- 1Royal Netherlands Meteorological Institute (KNMI), De Bilt, Netherlands
- 2TenneT TSO B.V., Arnhem, Netherlands
Due to the ongoing energy transition to variable renewable energy sources, climate variability plays a central role in energy system studies. Climate science routinely addresses this variability by simulating large ensembles spanning hundreds to thousands of model years. However, energy system and power-grid models used for industrial applications are computationally intensive and typically cannot process more than a few years to a few decades of climate data. This mismatch necessitates the selection of a small but representative subset of climate years.

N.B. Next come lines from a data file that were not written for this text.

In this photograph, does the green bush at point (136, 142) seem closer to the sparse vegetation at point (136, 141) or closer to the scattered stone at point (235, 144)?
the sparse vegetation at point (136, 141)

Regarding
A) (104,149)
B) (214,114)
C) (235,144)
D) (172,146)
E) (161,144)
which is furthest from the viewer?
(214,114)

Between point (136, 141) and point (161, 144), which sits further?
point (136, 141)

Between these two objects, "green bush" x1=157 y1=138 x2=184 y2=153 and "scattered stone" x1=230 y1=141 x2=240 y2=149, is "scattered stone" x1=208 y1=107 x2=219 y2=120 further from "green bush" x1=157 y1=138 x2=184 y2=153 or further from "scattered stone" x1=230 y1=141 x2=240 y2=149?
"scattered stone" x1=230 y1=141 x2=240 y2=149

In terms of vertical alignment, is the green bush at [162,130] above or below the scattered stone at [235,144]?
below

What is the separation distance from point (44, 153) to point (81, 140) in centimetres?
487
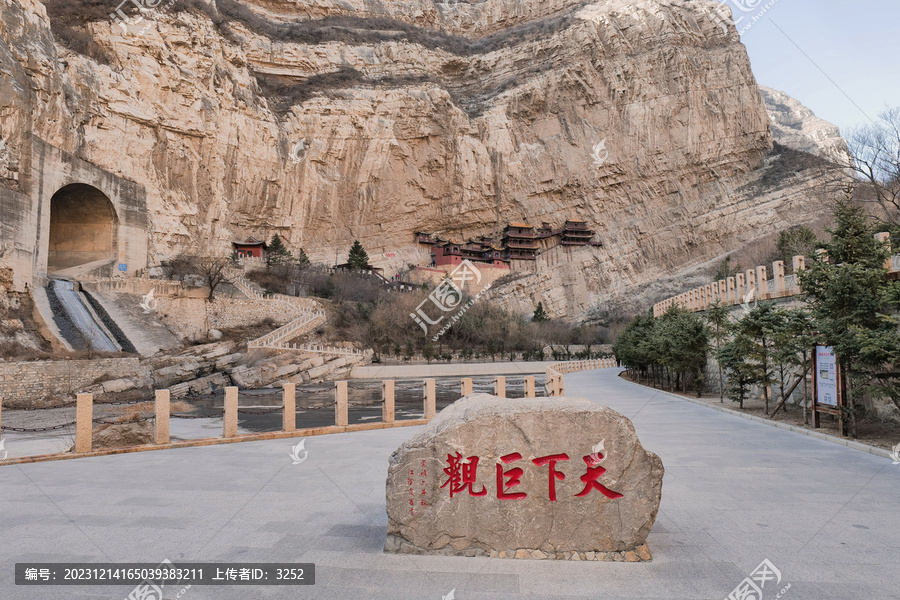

A common workaround is the use of composite or “typical” meteorological years constructed from individual months. While computationally efficient, such synthetic time series disrupt temporal coherence, and fail to capture memory effects that are critical for adequacy assessments, such as storage dynamics of hydropower. As a result, many energy system studies instead select a limited number of complete climate years, typically ranging from one to fifty. Selecting such subsets from large climate simulations constitutes a combinatorial optimisation problem: choosing X years from N>>X, for which brute-force optimisation is computationally infeasible due to ‘combinatorial explosion’.
Current practices rely heavily on (pseudo) random sampling or heuristic selection methods, including clustering-based approaches such as k-medoids (or k-means). While useful, these methods provide no guarantee of near-optimal solutions and often struggle to balance representativeness across multiple, interacting climate variables relevant for energy systems.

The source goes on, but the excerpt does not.